Perlawanan terhadap poenale sanctie dilakukan juga oleh orang
Belanda Dr. J.A.C Tschudnowsky, Ir. H.H. Van Kol dengan cara menuliskan kisah
laporannya dalam bentuk buku yang berjudul “ dari jajahan kita “ diantaranya,
kenyataan bahwa total gaji kuli terbaik kerjanya dalam setahun menerima 112
dollar, tetapi yang sampai ketangan mereka tinggal 34 dollar saja. Disamping mereka yang mengecam dan
mempertanyakan poenale sanctie adalah koresponden harian Java Bode, De Coninh ,
Soetan Parlindungan melalui Koran
“ Soematra Timor “; Dr. Sutomo ; kemudian Mohammad Samin komisaris
Serikat Islam wilayah Sumatra Timur, menelanjangi kobobrokan para pemilik
perkebunan di Sumatera Timur dan ia
mengusulkan penghapusan Poenal sanctie dan usulannya ini terdiri dari :
1.
Poenale
sanctie dihapuskan
2.
Gaji
kuli paling sedikit 6o sen sehari
3.
Lama
bekerja sehari paling lama 8 jam ( Aturan perkebunan 13 jam ).
4.
Pihak
koeli dapat memecahkan kontrak
5.
Kuli
yang sudah bekerja 15 tahun mendapat pension
6.
Kuli
yang ingin menetap di Sumatera Timur berhak mendapat tanah dengan hak guna
usaha
7.
Segala
perkara kuli diadili oleh Landrechter
8.
Wanita
sejak hamil 7 bulan hingga 40 hari setelah melahirkan tidak boleh kerja
9.
Anak-anak
kuli harus dididik disekolah-sekolah
10. Perjudian diperkebunan dilarang
Proposal Muhammad Samin didukung penuh dalam Kongres Syarekat
Islam di Surabaya 11 Mei 1918, Budi Utomo cabang Medan juga mendukung usulan
Mohammad Samin. Abdul Moeis juga
mendukung penghapusan Poenale Sanctie yang diajukan Syarekat Islam, walau harus
melalui jalan parlementer.
Upaya menghapus poenale sanctie menhadapi tembok besar
Belanda, yaitu Dewan Rakyat yang anggotanya kebanyakan orang Belanda dan
Gubernur Jendral De Fock yang kaku dan
reaksioner ditambah ia dapat tugas khusus mencari uang sebanyak-banyaknya dari
tanah perkebunan untuk menghidupkan ekonomi Belanda yang hancur akibat malaise
( krisis ekonomi parah ) pasca perang dunia ke 1.

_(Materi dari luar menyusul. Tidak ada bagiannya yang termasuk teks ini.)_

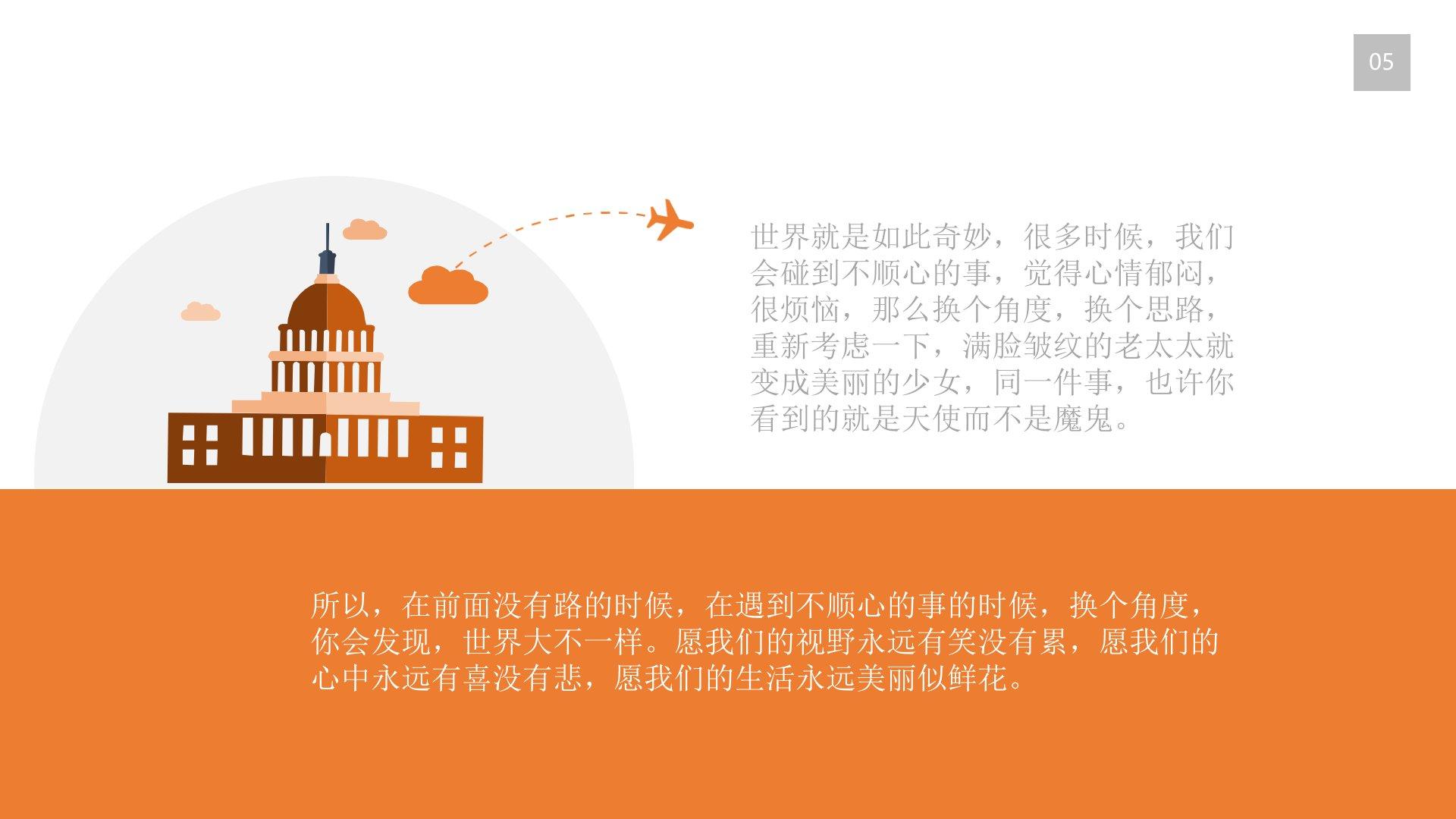 05

世界就是如此奇妙，很多时候，我们会碰到不顺心的事，觉得心情郁闷，很烦恼，那么换个角度，换个思路，重新考虑一下，满脸皱纹的老太太就变成美丽的少女，同一件事，也许你看到的就是天使而不是魔鬼。

所以，在前面没有路的时候，在遇到不顺心的事的时候，换个角度，你会发现，世界大不一样。愿我们的视野永远有笑没有累，愿我们的心中永远有喜没有悲，愿我们的生活永远美丽似鲜花。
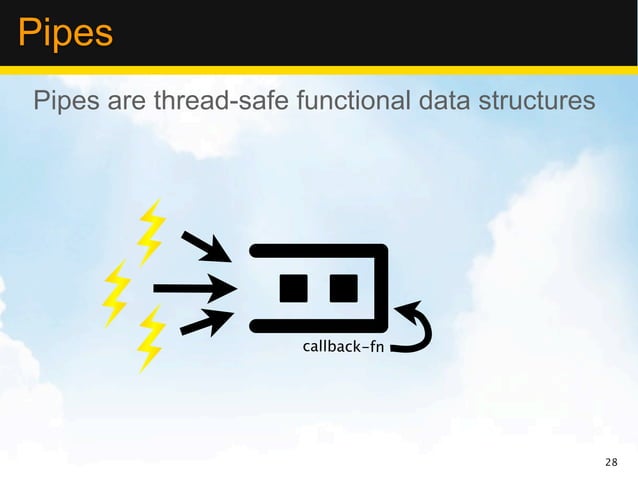 Pipes

Pipes are thread-safe functional data structures

callback-fn

28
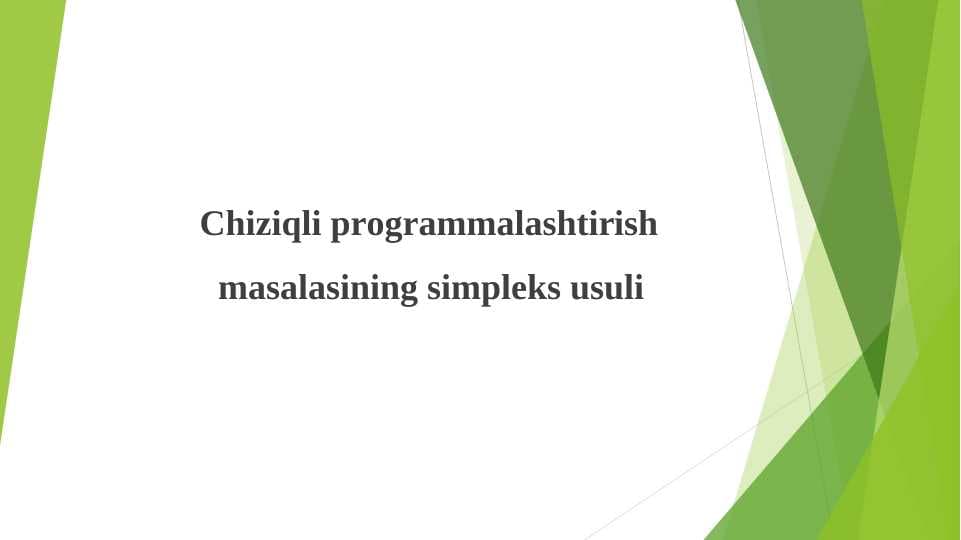 Chiziqli programmalashtirish masalasining simpleks usuli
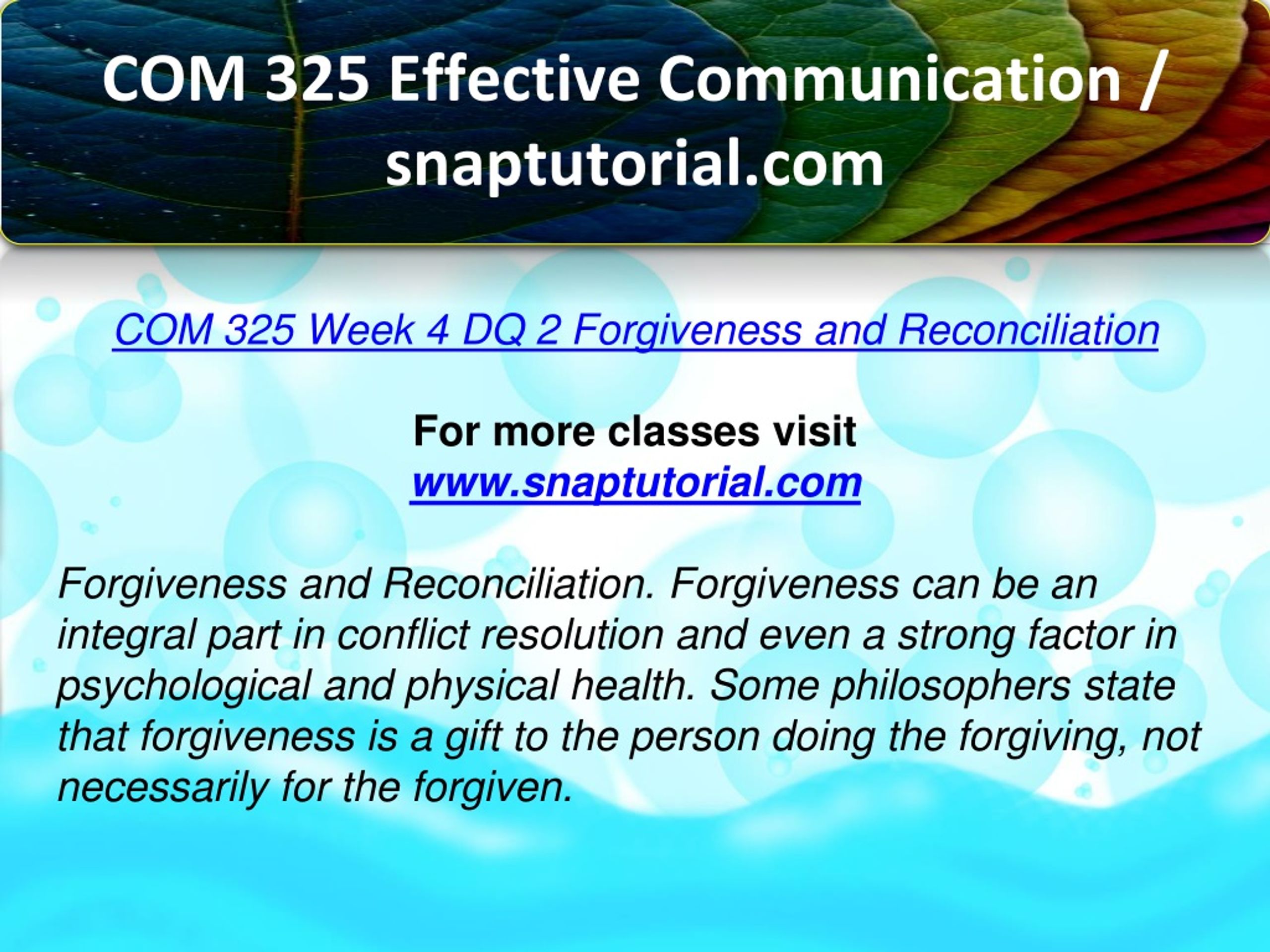 COM 325 Effective Communication / snaptutorial.com

COM 325 Week 4 DQ 2 Forgiveness and Reconciliation

For more classes visit
www.snaptutorial.com

Forgiveness and Reconciliation. Forgiveness can be an integral part in conflict resolution and even a strong factor in psychological and physical health. Some philosophers state that forgiveness is a gift to the person doing the forgiving, not necessarily for the forgiven.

Dalam voting 23 suara setuju dilaksanakan poenale sanctie dan
14 agar poenale sanctie dihapus. Anggota Dewan Rakyat yang ingin menghapus
poenale sanctie adalah Stokvis, Soejono, Djajadiningrat, Kerkamp, Hadji Agus Salim,
Wawoeroentoe, Soetadi, Soerakoesoemah, Soetatmo Soeriokoessoema, Kamil, Aay,
Wiranata koesoema, Dahler dan De
Qoeljoe. Kegagalan di Dewan Rakyat ini menyebabkan nasib koeli kontrak tetap
menderita hingga Jepang masuk dan menguasai Indonesia. Dan para koeli kontrak hanya bisa melakukan
penyerangan terhadap para penyiksanya, sendiri.
1.
H.
Mohammad Said. Koeli Kontrak tempo
doeloe. Medan : waspada, 1977
2.
Tan
Malaka. Massa Aksi. Bandung: Sega arsy, 2010.